*EXCERPT PROVIDED*.
This feature is not limited to two parts — you can link the same part to multiple elements of the kit.
Now that we’ve covered getting the desired kit sound, what about the grooves? Maybe you’re looking for something outside of your “bass-on-beats-1-and-3, snare-on-beats-2-and-4” comfort zone, or perhaps you have no idea where to start.
In the Beats tab on the top right of the window you will find a variety of grooves where you can search stylized beats with their own set of variations. You can even place what drum part goes on what beat to get finely tuned results according to your composition. This is done in the grid search.
For example, you may want your kick drum to land on beats 1, 2 and 4 (in 4/4 time). The list of grooves will be filtered to show grooves containing this pattern. You can easily audition these sounds before importing the MIDI into your sessions via drag and drop. While most drum libraries come with a list of pre-made grooves, AD2’s is particularly advanced and malleable.
As mentioned above, there are some really neat features that cater to beginner or professional composers and producers looking to add that perfect kit to their project. This library stands out with its user-friendly interface that comes with advanced settings to create a customized sound and beat. It is industry-standard and the drum presets sound amazing with little to no effort.
The Addictive Drums 2 collection is a great addition to your sample libraries and if you’re into creating just one style the individual packages are relatively cheap (around $90 per pack).

*INFORMATION SHOWN*.
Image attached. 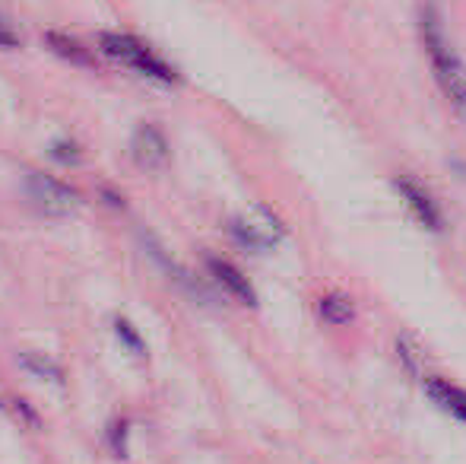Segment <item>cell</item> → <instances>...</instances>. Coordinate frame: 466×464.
I'll return each instance as SVG.
<instances>
[{
  "instance_id": "obj_1",
  "label": "cell",
  "mask_w": 466,
  "mask_h": 464,
  "mask_svg": "<svg viewBox=\"0 0 466 464\" xmlns=\"http://www.w3.org/2000/svg\"><path fill=\"white\" fill-rule=\"evenodd\" d=\"M419 36H422V45H425V51H429L438 87L448 96L454 112L466 121V64L457 57V51L451 48L441 10H438L431 0H425L422 10H419Z\"/></svg>"
},
{
  "instance_id": "obj_2",
  "label": "cell",
  "mask_w": 466,
  "mask_h": 464,
  "mask_svg": "<svg viewBox=\"0 0 466 464\" xmlns=\"http://www.w3.org/2000/svg\"><path fill=\"white\" fill-rule=\"evenodd\" d=\"M98 51L111 61L124 64V67H134L137 74L153 77L159 83H178V74L168 67L162 57H156L153 51L143 42H137L134 36H121V32H98Z\"/></svg>"
},
{
  "instance_id": "obj_3",
  "label": "cell",
  "mask_w": 466,
  "mask_h": 464,
  "mask_svg": "<svg viewBox=\"0 0 466 464\" xmlns=\"http://www.w3.org/2000/svg\"><path fill=\"white\" fill-rule=\"evenodd\" d=\"M25 194L35 204V211L48 213V217H67V213H74L80 207V194L64 185V181H57L55 175H29L25 179Z\"/></svg>"
},
{
  "instance_id": "obj_4",
  "label": "cell",
  "mask_w": 466,
  "mask_h": 464,
  "mask_svg": "<svg viewBox=\"0 0 466 464\" xmlns=\"http://www.w3.org/2000/svg\"><path fill=\"white\" fill-rule=\"evenodd\" d=\"M228 232H232V239L238 242L241 248L260 252V248L273 245V242L279 239L282 226L277 223V217H273L270 211H258L254 217H235L232 223H228Z\"/></svg>"
},
{
  "instance_id": "obj_5",
  "label": "cell",
  "mask_w": 466,
  "mask_h": 464,
  "mask_svg": "<svg viewBox=\"0 0 466 464\" xmlns=\"http://www.w3.org/2000/svg\"><path fill=\"white\" fill-rule=\"evenodd\" d=\"M393 185H397L400 198L406 201V207H410V213L419 220V223L425 226V230H431V232H441V230H444L441 207H438V201L429 194V188L419 185L416 179H406V175H400V179L393 181Z\"/></svg>"
},
{
  "instance_id": "obj_6",
  "label": "cell",
  "mask_w": 466,
  "mask_h": 464,
  "mask_svg": "<svg viewBox=\"0 0 466 464\" xmlns=\"http://www.w3.org/2000/svg\"><path fill=\"white\" fill-rule=\"evenodd\" d=\"M130 150H134L137 166L149 169V172H156V169H162L168 162V140L156 124H143V128H137Z\"/></svg>"
},
{
  "instance_id": "obj_7",
  "label": "cell",
  "mask_w": 466,
  "mask_h": 464,
  "mask_svg": "<svg viewBox=\"0 0 466 464\" xmlns=\"http://www.w3.org/2000/svg\"><path fill=\"white\" fill-rule=\"evenodd\" d=\"M207 267H209V273L216 277V284H219L228 296H235L241 305H248V309H254V305H258V293H254L251 280H248L238 267L228 264V261H222V258H207Z\"/></svg>"
},
{
  "instance_id": "obj_8",
  "label": "cell",
  "mask_w": 466,
  "mask_h": 464,
  "mask_svg": "<svg viewBox=\"0 0 466 464\" xmlns=\"http://www.w3.org/2000/svg\"><path fill=\"white\" fill-rule=\"evenodd\" d=\"M425 395H429L441 410H448L454 420L466 423V388L448 382V378L431 376V378H425Z\"/></svg>"
},
{
  "instance_id": "obj_9",
  "label": "cell",
  "mask_w": 466,
  "mask_h": 464,
  "mask_svg": "<svg viewBox=\"0 0 466 464\" xmlns=\"http://www.w3.org/2000/svg\"><path fill=\"white\" fill-rule=\"evenodd\" d=\"M45 45H48L57 57H64V61H70V64H80V67H93L96 64L93 51L83 42H76V38L64 36V32H45Z\"/></svg>"
},
{
  "instance_id": "obj_10",
  "label": "cell",
  "mask_w": 466,
  "mask_h": 464,
  "mask_svg": "<svg viewBox=\"0 0 466 464\" xmlns=\"http://www.w3.org/2000/svg\"><path fill=\"white\" fill-rule=\"evenodd\" d=\"M318 312L327 325H350L352 318H356V305H352V299L346 296L343 290L324 293L318 303Z\"/></svg>"
},
{
  "instance_id": "obj_11",
  "label": "cell",
  "mask_w": 466,
  "mask_h": 464,
  "mask_svg": "<svg viewBox=\"0 0 466 464\" xmlns=\"http://www.w3.org/2000/svg\"><path fill=\"white\" fill-rule=\"evenodd\" d=\"M23 366L32 372V376H38V378H48V382H55V385H61L64 382V372L57 369L51 359H45V356H35V353H25L23 356Z\"/></svg>"
},
{
  "instance_id": "obj_12",
  "label": "cell",
  "mask_w": 466,
  "mask_h": 464,
  "mask_svg": "<svg viewBox=\"0 0 466 464\" xmlns=\"http://www.w3.org/2000/svg\"><path fill=\"white\" fill-rule=\"evenodd\" d=\"M397 356H400V363H403V369L410 372L412 378H419V372H422V353H419L416 341L397 337Z\"/></svg>"
},
{
  "instance_id": "obj_13",
  "label": "cell",
  "mask_w": 466,
  "mask_h": 464,
  "mask_svg": "<svg viewBox=\"0 0 466 464\" xmlns=\"http://www.w3.org/2000/svg\"><path fill=\"white\" fill-rule=\"evenodd\" d=\"M115 328H117V335H121V341L127 344V347L134 350L137 356H140V353H143V341H140V335H137V331L130 328V322H127V318H117V322H115Z\"/></svg>"
},
{
  "instance_id": "obj_14",
  "label": "cell",
  "mask_w": 466,
  "mask_h": 464,
  "mask_svg": "<svg viewBox=\"0 0 466 464\" xmlns=\"http://www.w3.org/2000/svg\"><path fill=\"white\" fill-rule=\"evenodd\" d=\"M124 436H127V420H115V423H111V436H108V439H111V449H115L117 455L124 452Z\"/></svg>"
},
{
  "instance_id": "obj_15",
  "label": "cell",
  "mask_w": 466,
  "mask_h": 464,
  "mask_svg": "<svg viewBox=\"0 0 466 464\" xmlns=\"http://www.w3.org/2000/svg\"><path fill=\"white\" fill-rule=\"evenodd\" d=\"M16 45H19V36L13 32V26L0 16V48H16Z\"/></svg>"
},
{
  "instance_id": "obj_16",
  "label": "cell",
  "mask_w": 466,
  "mask_h": 464,
  "mask_svg": "<svg viewBox=\"0 0 466 464\" xmlns=\"http://www.w3.org/2000/svg\"><path fill=\"white\" fill-rule=\"evenodd\" d=\"M55 156L61 162H76V147H70V143H61V147H55Z\"/></svg>"
}]
</instances>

*GOAL*.
Please answer these questions about the drum library text:
1. Where in the window is the Beats tab?
2. On which beats does the example kick drum land?
3. About how much does an individual package cost?

*EXPECTED ANSWER*.
1. On the top right of the window.
2. Beats 1, 2 and 4, in 4/4 time.
3. Around $90 per pack.